Mindhorn is very funny, which is the very least you would expect when Julian Barratt and Simon Farnaby team up once more. Both long time members of Mighty Boosh fame, they’re back in a quick, 89 minute tale of Partidgian redemption.

Barratt stars as Richard Thorncroft, a wonderfully has-been British actor who took a chance when his stock was at an all time high, and failed to make an impact in Hollywood. Along the way, he burned pretty much all his bridges, and even his most famous character, 80’s TV cop Mindhorn, isn’t all that fondly remembered.

What made Mindhorn get at theme was the fusion of classic cop dramas of it’s time with glaringly poor sci fi; Mindhorn himself the subject of a horrid experiment, where his left eye is replaced with a bionic one, which allows him to see the truth in everything. You cannot lie to Mindhorn, he will literally see past it. If this doesn’t give you an idea of the humour on offer here, I’m not sure how else to describe.
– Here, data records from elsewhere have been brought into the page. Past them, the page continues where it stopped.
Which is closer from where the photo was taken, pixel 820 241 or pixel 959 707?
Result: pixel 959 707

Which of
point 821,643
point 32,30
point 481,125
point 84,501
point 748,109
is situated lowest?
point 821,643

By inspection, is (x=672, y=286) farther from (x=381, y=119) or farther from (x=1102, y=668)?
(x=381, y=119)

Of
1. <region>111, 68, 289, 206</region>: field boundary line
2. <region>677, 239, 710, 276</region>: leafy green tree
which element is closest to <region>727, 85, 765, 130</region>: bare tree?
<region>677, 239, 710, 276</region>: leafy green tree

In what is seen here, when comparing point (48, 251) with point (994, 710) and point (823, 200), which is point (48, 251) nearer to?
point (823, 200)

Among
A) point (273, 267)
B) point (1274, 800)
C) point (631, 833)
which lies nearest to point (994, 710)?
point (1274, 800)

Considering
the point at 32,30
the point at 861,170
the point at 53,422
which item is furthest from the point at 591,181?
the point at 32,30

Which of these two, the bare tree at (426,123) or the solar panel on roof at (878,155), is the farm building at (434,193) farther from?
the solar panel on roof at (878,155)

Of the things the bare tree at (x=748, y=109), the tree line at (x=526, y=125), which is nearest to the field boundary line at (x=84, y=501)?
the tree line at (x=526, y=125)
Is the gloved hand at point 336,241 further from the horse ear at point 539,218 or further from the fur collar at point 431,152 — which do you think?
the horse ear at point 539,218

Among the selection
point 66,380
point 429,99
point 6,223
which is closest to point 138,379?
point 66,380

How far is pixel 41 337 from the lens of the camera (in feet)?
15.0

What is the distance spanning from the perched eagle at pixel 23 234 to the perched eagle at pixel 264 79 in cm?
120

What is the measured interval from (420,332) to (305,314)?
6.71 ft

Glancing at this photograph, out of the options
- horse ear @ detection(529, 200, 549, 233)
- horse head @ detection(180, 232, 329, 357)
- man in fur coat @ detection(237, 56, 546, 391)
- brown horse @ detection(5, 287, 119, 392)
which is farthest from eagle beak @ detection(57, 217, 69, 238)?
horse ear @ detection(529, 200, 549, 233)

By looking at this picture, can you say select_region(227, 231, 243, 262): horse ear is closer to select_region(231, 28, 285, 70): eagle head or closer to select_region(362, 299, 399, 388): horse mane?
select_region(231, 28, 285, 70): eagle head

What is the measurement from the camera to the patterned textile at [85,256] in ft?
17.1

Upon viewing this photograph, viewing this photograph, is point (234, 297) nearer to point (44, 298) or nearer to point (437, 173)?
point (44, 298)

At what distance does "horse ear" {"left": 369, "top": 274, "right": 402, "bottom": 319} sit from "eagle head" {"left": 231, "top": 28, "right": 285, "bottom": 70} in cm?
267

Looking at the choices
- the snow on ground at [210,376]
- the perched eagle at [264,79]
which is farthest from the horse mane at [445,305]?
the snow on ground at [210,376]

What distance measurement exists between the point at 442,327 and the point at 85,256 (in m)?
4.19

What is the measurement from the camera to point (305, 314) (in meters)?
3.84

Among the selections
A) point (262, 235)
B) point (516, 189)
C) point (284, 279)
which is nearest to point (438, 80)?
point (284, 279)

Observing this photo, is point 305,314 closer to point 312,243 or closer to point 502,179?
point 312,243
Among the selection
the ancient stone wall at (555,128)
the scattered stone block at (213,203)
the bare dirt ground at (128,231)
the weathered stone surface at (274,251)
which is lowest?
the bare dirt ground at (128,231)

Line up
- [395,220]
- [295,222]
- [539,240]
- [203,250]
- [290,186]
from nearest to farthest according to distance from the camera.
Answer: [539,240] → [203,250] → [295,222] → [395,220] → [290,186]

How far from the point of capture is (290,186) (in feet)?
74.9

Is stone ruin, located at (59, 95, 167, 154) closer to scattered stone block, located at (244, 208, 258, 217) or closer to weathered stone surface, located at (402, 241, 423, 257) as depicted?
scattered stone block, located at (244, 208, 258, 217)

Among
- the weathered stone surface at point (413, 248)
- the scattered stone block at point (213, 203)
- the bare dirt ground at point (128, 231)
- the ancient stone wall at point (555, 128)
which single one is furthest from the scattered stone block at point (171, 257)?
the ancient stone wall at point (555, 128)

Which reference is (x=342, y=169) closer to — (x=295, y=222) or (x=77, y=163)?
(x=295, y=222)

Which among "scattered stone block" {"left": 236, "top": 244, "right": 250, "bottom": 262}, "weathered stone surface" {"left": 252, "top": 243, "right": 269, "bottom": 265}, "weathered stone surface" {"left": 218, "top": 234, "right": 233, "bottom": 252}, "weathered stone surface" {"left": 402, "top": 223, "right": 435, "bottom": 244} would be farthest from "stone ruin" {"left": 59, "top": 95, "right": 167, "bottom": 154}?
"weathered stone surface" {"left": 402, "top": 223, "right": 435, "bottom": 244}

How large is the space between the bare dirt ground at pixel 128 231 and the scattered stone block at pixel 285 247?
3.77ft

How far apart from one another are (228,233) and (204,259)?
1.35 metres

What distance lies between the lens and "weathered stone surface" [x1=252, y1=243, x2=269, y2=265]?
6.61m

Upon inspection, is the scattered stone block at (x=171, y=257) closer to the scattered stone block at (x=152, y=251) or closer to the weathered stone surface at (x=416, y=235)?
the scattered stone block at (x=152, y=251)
In 2017, Thorncroft is lost and willing to do anything to get back in the spotlight, so when there’s a serial killer in the Isle of Man, where Mindhorn was set, asking to speak to the tv cop and only him, Thorncroft jumps at the chance to get back into character and save the day, hoping to get some press along the way.

What follows is a festival of laughs, Thorncroft bumbling and messing up at every avenue. While the plot may be by the numbers, that isn’t to say there’s still plenty to enjoy. The Isle of Man was destined for comedy of this level, itself a character in this film as much as anyone on screen. There are supporting characters such as Farnaby’s stunt man to Barratt’s Thorncroft, and Steve Coogan as a bit part character of the tv show, who went on to be a raging success as his spin off show still garners fans.

This is very much Barratt’s engine, and his performance should hopefully help push his career where it should be. He has been sorely missed since Might Boosh took it’s leave, and small roles in The Harry Hill Movie are not worthy of his like. His swagger here, especially when in the Mindhorn character, is something of beauty, gut and all. Thorncroft’s see importance, insistence on being better received than he has been thus far, and that he should be as revered as those who cameo is the stuff you watch with your face buried in you hands, and it’s all the better for it.

But Mindhorn is not without it’s heart, yet even that gets yanked out from under Thorncroft as he attempts to rebuild severed ties, be it with his previous lover, the population of the Isle of Man, or who he believes to be his daughter. It all makes for the summer’s first out and out comedy, which demands your attention.